**Stated problem**.
Return each line in the items below that contains the word "land". Case counts.

━━━

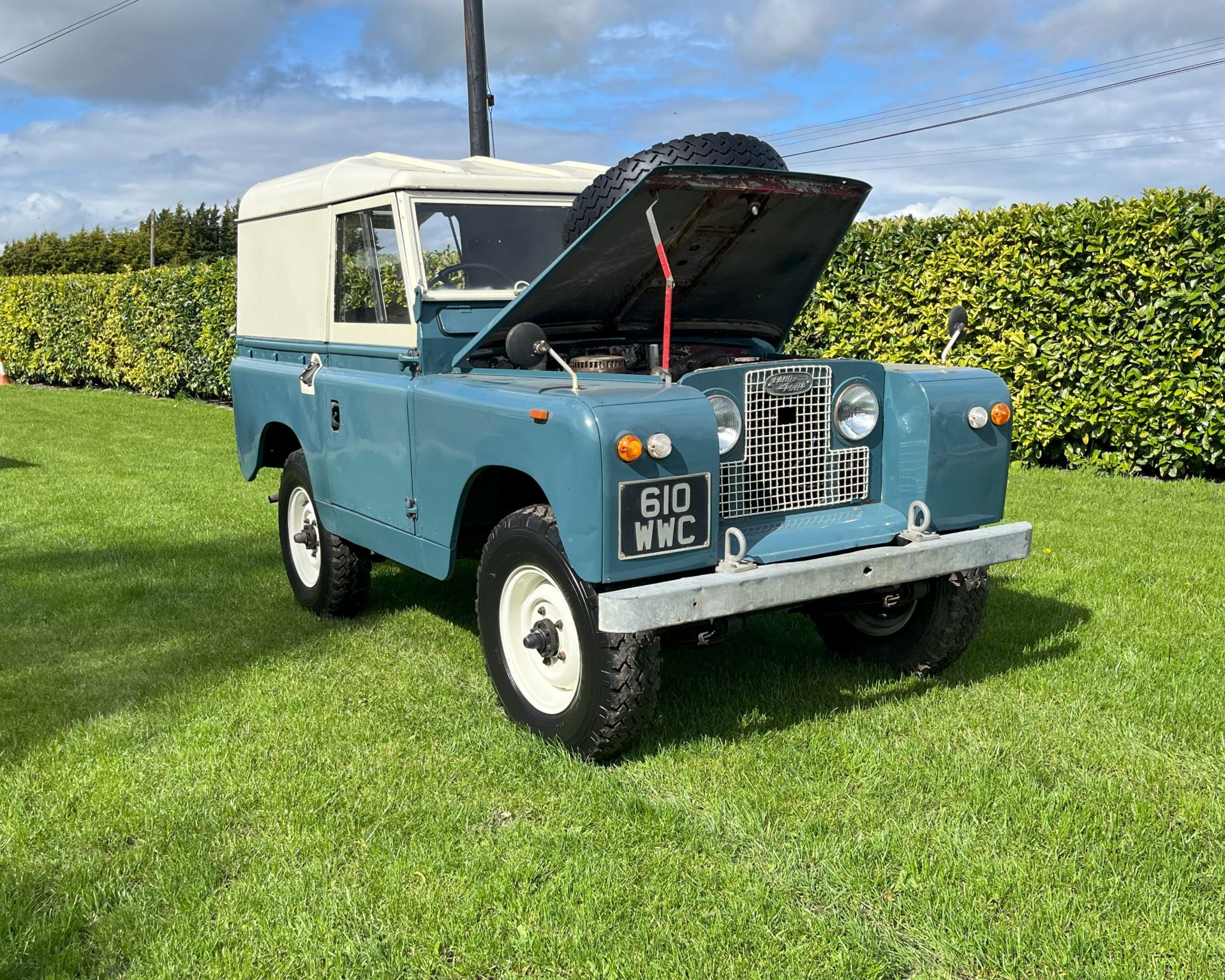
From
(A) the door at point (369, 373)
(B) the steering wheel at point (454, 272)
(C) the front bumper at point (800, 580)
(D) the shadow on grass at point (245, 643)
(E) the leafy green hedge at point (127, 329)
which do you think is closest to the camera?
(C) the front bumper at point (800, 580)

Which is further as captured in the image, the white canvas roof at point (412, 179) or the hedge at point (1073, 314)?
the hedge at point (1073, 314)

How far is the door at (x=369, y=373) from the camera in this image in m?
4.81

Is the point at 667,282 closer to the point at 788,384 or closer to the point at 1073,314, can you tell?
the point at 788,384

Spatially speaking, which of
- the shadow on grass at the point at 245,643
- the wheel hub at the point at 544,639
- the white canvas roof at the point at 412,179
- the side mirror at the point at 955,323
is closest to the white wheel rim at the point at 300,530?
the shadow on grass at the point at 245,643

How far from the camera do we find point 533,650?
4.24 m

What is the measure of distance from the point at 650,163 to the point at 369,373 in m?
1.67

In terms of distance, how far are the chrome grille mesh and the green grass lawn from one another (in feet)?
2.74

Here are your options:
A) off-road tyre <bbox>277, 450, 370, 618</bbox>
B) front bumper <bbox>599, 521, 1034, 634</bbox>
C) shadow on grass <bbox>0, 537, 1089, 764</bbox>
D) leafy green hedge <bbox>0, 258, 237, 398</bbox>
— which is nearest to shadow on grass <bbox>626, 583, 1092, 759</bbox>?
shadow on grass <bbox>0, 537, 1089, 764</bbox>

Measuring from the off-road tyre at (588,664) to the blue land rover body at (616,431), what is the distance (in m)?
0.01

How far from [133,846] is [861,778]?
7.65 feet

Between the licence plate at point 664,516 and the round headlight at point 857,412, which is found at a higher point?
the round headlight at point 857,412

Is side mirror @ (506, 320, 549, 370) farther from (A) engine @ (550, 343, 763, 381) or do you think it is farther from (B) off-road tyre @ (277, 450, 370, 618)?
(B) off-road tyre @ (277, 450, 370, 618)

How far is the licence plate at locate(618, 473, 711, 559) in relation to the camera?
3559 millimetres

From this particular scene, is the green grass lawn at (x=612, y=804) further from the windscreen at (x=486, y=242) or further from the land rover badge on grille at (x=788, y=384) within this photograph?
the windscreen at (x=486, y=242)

━━━

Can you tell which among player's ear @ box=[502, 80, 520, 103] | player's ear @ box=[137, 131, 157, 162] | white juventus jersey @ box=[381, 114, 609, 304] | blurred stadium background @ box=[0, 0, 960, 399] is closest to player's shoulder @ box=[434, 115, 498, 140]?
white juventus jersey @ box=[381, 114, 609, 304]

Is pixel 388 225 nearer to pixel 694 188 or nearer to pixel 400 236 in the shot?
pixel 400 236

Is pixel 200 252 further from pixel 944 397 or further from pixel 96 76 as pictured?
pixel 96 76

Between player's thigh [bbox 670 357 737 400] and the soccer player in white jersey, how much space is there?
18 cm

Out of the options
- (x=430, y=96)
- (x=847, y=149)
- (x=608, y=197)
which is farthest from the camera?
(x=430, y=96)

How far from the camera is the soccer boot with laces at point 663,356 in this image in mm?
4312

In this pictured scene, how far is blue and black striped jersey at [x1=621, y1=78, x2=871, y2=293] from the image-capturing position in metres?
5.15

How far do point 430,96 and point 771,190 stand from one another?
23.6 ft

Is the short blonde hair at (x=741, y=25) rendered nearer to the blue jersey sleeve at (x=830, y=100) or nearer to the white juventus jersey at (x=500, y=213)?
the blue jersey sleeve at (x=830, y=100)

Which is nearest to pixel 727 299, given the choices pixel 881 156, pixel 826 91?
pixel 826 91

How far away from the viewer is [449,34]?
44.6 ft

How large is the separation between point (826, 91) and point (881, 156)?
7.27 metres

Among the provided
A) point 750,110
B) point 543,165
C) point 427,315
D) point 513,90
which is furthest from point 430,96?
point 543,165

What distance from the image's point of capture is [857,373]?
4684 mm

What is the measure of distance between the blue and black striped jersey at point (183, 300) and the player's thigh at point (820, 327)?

━━━

**Correct answer**.
Measuring from the off-road tyre at (588,664) to the blue land rover body at (616,431), what is the distance (in m)?
From this particular scene, is the green grass lawn at (x=612, y=804) further from the windscreen at (x=486, y=242) or further from the land rover badge on grille at (x=788, y=384) within this photograph?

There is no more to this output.